CSA optimistic about ICC reforms
President Chris Nenzani will appear before Parliament to discuss the reforms.
CAPE TOWN - Cricket South Africa (CSA) President Chris Nenzani will appear before Parliament's Portfolio Committee on Sport in Cape Town on Tuesday.
He will discuss the CSA's decision to back reform proposals by the International Cricket Council (ICC).
Nenzani is expected to discuss the implication of the changes and what it will mean for South Africa.
The Pakistan and Sri Lankan Boards opted to abstain from voting in Saturday's Special Meeting of the ICC in Singapore.
Many analysts believe the reforms effectively put India, England and Australia in charge of the game.
The restructuring will see the "big three" pocket a greater share of ICC revenue and occupy key posts within the governing body.
Speaking to Eyewitness News Sport on Monday afternoon, Nenzani says he doesn't believe the decision taken reduces South Africa to a second-tier cricketing nation.
"Moving on from the challenges that we have had over the last two to three years, at some point we have moved away from the centre stage of the ICC. We had an element of instability and unfortunately, it was not by design. I think the key role therefore for us is to move ourselves back to the centre stage."
The CSA president said that they had to make concessions for the good of the game, which leaves him with mixed emotions.

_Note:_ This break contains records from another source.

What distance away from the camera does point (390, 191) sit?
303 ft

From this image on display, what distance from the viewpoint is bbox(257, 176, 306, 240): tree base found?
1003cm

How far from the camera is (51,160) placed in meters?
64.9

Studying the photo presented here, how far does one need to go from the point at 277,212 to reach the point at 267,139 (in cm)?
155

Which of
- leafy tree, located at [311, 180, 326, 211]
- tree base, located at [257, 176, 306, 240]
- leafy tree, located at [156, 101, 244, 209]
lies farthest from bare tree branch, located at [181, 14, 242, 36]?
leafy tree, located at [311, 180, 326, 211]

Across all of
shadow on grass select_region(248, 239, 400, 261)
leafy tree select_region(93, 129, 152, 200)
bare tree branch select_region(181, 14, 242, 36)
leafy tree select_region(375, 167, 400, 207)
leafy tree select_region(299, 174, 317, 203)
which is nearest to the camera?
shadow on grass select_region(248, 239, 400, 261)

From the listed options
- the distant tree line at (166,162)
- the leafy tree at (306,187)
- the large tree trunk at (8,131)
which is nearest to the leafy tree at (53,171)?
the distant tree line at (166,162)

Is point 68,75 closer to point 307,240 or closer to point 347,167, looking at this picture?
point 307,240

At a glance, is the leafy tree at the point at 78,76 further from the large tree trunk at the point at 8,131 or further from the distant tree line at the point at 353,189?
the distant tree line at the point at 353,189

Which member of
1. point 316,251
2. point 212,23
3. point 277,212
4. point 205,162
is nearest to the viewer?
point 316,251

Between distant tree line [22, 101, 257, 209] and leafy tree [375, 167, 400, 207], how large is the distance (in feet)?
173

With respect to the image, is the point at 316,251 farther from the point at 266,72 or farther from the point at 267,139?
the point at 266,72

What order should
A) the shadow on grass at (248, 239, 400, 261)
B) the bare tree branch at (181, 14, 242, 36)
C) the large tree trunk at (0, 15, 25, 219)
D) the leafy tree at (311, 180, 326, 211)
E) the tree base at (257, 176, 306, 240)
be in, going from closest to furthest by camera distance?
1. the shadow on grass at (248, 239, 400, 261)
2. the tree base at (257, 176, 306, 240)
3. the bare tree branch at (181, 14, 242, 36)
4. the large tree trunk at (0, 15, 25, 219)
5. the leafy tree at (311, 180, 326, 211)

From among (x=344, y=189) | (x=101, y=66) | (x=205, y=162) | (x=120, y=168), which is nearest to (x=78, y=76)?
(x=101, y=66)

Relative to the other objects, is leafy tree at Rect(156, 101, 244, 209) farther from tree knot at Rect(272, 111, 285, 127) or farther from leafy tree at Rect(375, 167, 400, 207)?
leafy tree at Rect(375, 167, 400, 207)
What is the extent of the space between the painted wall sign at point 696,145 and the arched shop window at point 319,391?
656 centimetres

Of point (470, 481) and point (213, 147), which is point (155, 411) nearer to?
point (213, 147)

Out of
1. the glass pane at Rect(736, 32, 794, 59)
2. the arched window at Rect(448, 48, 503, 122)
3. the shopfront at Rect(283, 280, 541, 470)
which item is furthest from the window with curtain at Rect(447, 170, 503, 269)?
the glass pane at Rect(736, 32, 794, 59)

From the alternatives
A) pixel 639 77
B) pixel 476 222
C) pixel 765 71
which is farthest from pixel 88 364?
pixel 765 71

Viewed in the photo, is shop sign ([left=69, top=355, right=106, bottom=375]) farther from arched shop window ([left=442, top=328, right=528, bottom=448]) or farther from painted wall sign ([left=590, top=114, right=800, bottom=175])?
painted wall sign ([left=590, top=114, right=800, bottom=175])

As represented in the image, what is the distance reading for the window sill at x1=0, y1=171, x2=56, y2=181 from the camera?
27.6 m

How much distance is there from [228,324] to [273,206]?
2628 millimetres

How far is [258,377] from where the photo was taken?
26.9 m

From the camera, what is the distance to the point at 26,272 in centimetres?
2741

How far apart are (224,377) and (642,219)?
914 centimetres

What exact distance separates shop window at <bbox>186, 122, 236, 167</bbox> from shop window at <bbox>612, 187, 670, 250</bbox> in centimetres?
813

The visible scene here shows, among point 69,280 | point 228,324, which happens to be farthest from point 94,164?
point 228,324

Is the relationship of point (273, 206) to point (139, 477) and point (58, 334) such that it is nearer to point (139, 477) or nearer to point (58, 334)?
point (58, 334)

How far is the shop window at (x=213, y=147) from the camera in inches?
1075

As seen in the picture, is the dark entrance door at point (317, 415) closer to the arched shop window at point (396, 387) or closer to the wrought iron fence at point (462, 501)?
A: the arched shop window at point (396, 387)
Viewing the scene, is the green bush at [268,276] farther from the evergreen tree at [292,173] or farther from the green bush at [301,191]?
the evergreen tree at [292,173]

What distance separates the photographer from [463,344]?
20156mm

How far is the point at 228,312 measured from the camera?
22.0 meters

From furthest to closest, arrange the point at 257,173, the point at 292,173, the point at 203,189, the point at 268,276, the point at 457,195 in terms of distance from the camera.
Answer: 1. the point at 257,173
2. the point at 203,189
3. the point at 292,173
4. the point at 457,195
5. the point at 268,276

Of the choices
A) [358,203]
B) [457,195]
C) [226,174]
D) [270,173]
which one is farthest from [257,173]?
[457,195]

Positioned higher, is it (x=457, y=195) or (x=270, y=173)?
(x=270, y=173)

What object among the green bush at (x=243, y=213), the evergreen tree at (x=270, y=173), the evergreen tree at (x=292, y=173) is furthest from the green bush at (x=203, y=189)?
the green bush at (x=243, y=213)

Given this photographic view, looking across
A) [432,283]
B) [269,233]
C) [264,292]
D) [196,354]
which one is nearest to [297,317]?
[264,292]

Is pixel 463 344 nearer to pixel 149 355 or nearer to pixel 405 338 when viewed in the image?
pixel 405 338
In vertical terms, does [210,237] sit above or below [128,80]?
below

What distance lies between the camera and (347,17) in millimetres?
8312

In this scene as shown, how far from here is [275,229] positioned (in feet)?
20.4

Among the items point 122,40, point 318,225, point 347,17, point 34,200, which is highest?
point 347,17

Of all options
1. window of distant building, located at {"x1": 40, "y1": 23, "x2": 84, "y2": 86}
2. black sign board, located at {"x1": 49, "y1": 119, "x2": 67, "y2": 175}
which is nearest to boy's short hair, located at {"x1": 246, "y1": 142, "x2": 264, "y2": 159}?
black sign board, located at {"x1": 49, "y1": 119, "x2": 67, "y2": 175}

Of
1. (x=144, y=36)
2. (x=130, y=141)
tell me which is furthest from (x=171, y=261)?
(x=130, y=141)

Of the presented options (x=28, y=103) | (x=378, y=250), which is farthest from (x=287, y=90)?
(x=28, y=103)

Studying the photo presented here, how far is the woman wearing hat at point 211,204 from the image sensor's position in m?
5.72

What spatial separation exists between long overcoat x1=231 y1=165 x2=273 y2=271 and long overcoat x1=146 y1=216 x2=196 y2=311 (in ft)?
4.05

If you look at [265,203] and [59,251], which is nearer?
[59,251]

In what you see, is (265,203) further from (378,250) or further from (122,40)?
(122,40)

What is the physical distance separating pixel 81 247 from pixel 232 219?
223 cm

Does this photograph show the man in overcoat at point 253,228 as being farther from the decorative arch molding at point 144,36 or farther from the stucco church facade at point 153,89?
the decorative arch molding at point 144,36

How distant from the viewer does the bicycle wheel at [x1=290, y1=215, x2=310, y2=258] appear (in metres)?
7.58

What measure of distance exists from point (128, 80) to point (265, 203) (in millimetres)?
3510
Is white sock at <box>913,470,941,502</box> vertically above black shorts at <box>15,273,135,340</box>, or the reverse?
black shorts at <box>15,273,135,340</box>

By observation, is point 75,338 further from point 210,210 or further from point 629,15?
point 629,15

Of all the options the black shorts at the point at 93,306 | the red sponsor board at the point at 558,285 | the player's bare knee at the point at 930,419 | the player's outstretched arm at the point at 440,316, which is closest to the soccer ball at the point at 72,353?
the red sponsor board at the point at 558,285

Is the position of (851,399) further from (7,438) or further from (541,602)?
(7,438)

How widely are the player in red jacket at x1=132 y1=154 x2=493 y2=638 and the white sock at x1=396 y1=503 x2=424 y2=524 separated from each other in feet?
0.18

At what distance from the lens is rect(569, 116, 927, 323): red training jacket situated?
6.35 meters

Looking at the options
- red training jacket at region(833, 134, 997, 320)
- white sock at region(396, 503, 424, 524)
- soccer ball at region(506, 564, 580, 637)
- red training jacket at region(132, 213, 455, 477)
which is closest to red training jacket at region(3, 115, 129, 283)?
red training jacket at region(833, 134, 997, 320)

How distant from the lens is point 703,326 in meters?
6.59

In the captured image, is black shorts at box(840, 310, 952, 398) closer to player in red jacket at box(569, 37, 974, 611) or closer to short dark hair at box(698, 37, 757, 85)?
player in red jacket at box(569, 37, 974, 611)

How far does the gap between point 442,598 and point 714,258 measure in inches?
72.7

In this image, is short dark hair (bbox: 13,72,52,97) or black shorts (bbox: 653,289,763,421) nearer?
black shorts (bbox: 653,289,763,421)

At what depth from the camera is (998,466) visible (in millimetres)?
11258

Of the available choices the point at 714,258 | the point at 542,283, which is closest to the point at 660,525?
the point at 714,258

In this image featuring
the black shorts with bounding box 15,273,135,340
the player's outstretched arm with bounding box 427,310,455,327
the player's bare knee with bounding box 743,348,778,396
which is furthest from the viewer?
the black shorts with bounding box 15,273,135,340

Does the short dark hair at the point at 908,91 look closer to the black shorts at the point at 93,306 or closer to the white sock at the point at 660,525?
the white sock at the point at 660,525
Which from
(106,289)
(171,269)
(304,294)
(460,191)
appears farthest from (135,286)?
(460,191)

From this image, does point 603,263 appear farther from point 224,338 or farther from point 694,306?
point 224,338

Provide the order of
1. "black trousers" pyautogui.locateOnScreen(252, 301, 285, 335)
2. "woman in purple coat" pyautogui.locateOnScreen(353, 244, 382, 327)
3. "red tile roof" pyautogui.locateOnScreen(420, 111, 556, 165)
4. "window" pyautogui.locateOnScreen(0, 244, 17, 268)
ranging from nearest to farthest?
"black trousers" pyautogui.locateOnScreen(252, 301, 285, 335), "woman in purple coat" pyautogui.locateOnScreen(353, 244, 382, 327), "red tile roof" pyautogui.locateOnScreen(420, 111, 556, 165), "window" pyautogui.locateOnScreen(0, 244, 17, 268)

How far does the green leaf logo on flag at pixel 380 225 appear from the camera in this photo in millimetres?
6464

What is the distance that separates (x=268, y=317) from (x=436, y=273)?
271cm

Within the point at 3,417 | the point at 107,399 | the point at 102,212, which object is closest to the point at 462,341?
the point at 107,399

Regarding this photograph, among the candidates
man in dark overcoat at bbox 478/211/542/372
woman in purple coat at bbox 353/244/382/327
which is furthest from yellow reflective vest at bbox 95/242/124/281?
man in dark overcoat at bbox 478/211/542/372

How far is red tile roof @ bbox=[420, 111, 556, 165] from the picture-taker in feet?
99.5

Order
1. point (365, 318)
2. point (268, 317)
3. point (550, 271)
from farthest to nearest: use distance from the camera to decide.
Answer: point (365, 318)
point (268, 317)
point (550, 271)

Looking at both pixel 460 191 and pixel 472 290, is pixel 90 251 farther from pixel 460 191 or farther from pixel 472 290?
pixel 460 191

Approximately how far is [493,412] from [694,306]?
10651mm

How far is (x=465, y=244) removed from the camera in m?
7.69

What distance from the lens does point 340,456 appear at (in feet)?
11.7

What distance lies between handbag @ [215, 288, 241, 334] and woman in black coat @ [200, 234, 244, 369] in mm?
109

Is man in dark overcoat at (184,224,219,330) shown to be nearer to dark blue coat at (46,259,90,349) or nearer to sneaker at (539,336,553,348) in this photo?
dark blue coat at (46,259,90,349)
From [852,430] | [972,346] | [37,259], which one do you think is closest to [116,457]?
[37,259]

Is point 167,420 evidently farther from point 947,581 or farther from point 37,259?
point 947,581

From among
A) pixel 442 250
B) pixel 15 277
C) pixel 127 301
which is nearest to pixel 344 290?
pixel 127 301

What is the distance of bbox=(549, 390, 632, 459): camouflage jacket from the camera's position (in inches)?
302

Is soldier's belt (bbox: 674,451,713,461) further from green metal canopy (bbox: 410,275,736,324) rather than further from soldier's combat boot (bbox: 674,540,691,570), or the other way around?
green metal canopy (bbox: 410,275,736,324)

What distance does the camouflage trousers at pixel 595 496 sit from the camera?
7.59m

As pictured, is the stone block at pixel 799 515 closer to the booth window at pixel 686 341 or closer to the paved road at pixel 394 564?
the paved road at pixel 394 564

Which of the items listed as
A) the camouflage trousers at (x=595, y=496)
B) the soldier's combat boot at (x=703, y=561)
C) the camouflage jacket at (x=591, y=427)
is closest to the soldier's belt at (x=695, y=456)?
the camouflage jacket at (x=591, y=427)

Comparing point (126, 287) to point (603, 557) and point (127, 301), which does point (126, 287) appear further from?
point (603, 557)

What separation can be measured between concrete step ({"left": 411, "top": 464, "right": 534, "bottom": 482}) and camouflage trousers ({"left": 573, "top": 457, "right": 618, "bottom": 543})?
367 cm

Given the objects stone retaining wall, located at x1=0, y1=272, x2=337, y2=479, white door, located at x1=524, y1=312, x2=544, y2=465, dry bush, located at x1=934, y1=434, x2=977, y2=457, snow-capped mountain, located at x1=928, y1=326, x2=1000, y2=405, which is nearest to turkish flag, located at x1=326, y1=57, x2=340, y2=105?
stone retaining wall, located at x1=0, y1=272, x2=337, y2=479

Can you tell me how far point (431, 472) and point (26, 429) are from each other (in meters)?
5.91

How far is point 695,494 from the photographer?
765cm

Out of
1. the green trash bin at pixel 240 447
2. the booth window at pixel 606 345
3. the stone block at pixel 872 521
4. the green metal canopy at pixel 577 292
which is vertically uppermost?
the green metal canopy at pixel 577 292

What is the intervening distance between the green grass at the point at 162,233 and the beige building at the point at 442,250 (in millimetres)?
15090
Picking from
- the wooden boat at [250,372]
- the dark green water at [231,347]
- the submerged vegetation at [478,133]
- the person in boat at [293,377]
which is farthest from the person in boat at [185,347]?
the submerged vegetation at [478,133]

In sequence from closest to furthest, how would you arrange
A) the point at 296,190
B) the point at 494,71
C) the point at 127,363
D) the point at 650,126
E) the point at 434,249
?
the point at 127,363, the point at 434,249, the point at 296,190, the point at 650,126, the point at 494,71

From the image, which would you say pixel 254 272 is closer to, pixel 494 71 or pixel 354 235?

"I think it's a mixture of emotions because if you look at what is happening and taking place within the ICC, the ICC is going through a period of restructuring. During that time, challenges surely would emanate. Those challenges require us as the leadership to effectively confront them."
Nenzani admitted that he sympathises with concerns over the future of the game in South Africa.
But he attempted to allay the fears of the cricket-supporting public.
"I don't think we need to necessarily be agitated and nervous about this. It is a milestone along the road towards the restructuring of the ICC."
Nenzani says CSA will now use the reforms as a launching pad to catapult back to being one of the game's commercial powers.
"We try to put the interests of Cricket South Africa first and see how best those interests are served. From that base, we continue our duties as a member of the ICC, and contribute from a position of strength within the ICC."